The Euro facing a downtrend against the Japanese Yen due to political uncertainty in France has caused the EUR/JPY to trade at 168.43, marking the second consecutive day of losses. The recent drop has been triggered by France’s presidential approval ratings hitting a five-year low ahead of the General Elections.
In terms of technical analysis, the EUR/JPY has been consolidating below the key level of 170.00, while still remaining above the Ichimoku Cloud (Kumo). The Relative Strength Index (RSI) shows that sellers are gaining momentum, with the indicator falling below the 50-line.
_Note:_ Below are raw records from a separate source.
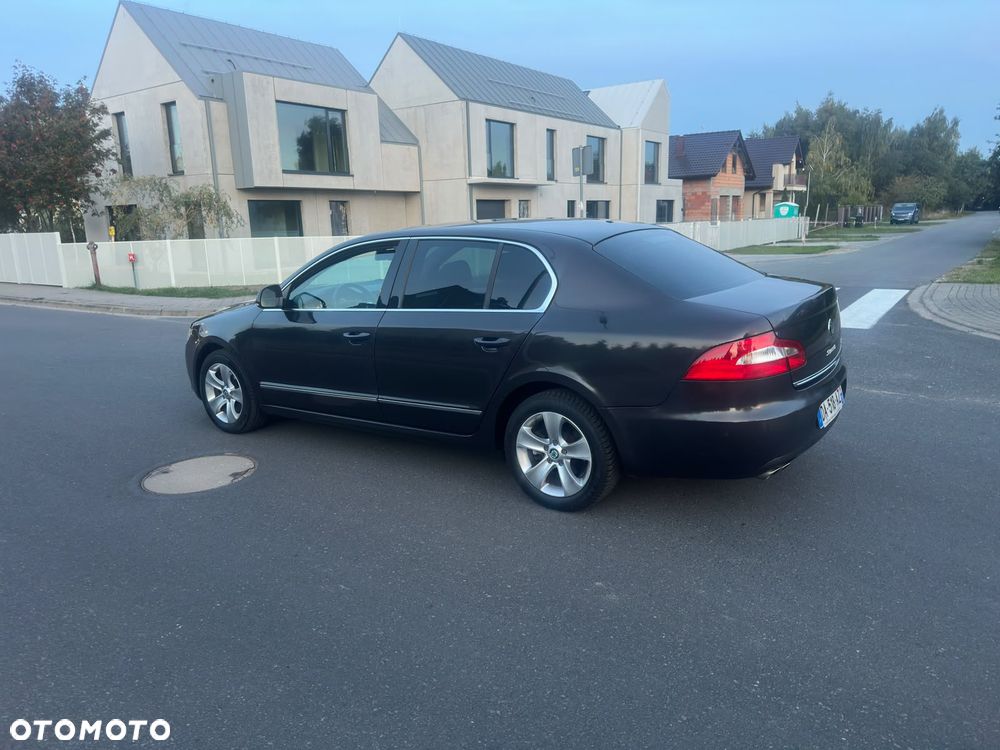 Skoda Superb 2.0 TDI Platinum - 16
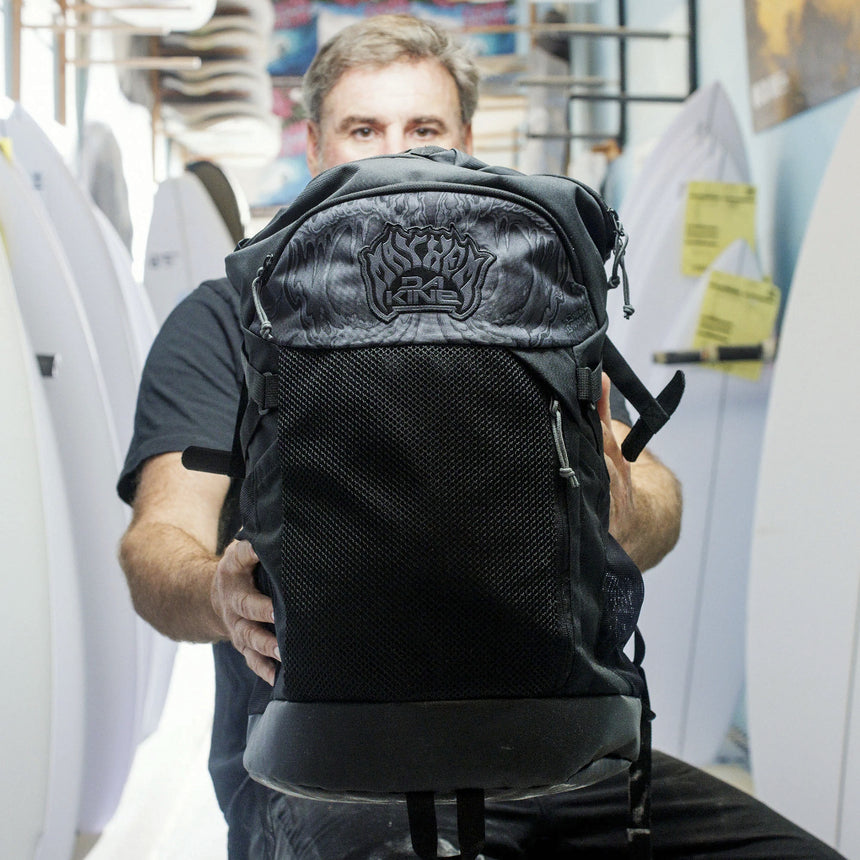 Dakine Dakine Mission Surf Wet/Dry Backpack 30L X Mayhem Mayhem Black 30L Bags School Backpack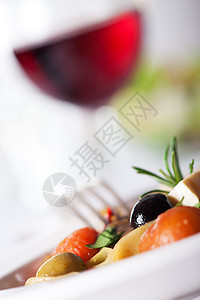 以西红柿和橄榄末面糊蔬菜丝带辣椒玻璃牛肉食物叶子立方体迷迭香面条图片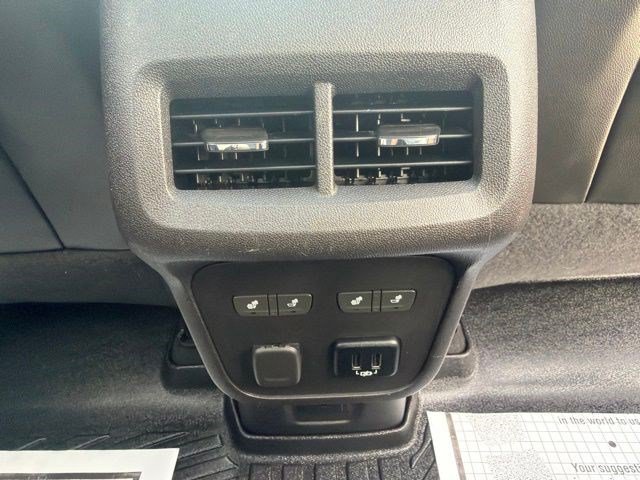 Used 2018 Chevrolet Equinox Premier FWD image 24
This suggests that further losses could be on the horizon for the EUR/JPY pair.
If the EUR/JPY drops below the 50-day moving average (DMA) at 167.47, it could lead to a decline into the Kumo, indicating a potential acceleration of the downtrend. Key support levels to watch for include the bottom of the Kumo at 165.92 and the 100-DMA at 164.78. A breach of these support levels could signal a further downward movement for the EUR/JPY pair.
Overall, the political uncertainty in France has impacted the Euro’s performance against the Japanese Yen, leading to a downtrend in the EUR/JPY pair. Traders are advised to closely monitor key technical levels, such as the 50-DMA and support levels at 165.92 and 164.78, to gauge the potential direction of the pair in the coming days. The RSI indicator also suggests that sellers are gaining control, indicating a bearish sentiment for the EUR/JPY in the short term.